● **YOUR OBJECTIVE**: Rewrite the rows below, renaming "Rucksack" to "Backpack" everywhere it occurs and leaving everything else unchanged. Give only the caption text, without the pictures.

(Web page caption snippets)
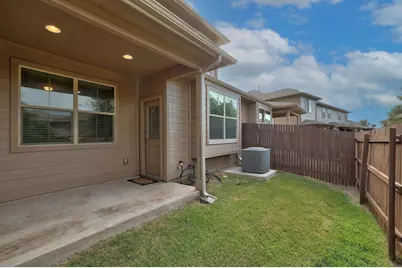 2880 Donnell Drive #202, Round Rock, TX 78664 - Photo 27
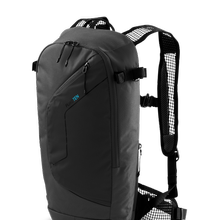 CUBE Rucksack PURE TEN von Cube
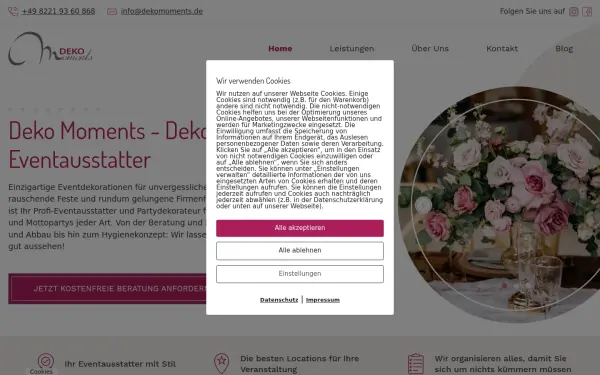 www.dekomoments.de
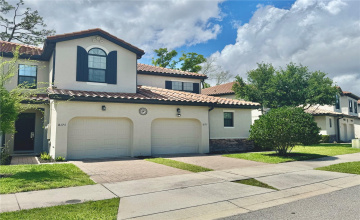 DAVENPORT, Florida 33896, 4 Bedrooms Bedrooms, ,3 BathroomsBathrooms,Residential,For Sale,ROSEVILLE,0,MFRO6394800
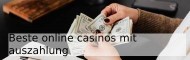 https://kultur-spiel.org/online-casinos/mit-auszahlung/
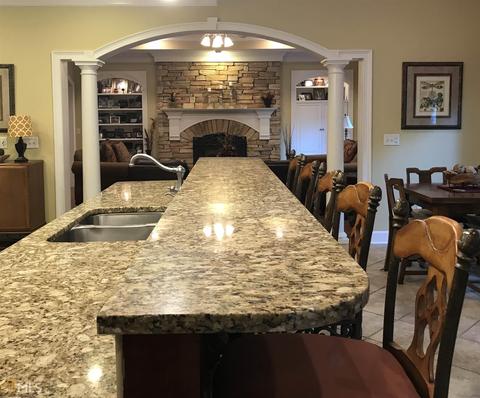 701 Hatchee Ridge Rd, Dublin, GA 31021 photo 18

● **SOLUTION TO THE EXERCISE**:
 2880 Donnell Drive #202, Round Rock, TX 78664 - Photo 27
 CUBE Backpack PURE TEN von Cube
 www.dekomoments.de
 DAVENPORT, Florida 33896, 4 Bedrooms Bedrooms, ,3 BathroomsBathrooms,Residential,For Sale,ROSEVILLE,0,MFRO6394800
 https://kultur-spiel.org/online-casinos/mit-auszahlung/
 701 Hatchee Ridge Rd, Dublin, GA 31021 photo 18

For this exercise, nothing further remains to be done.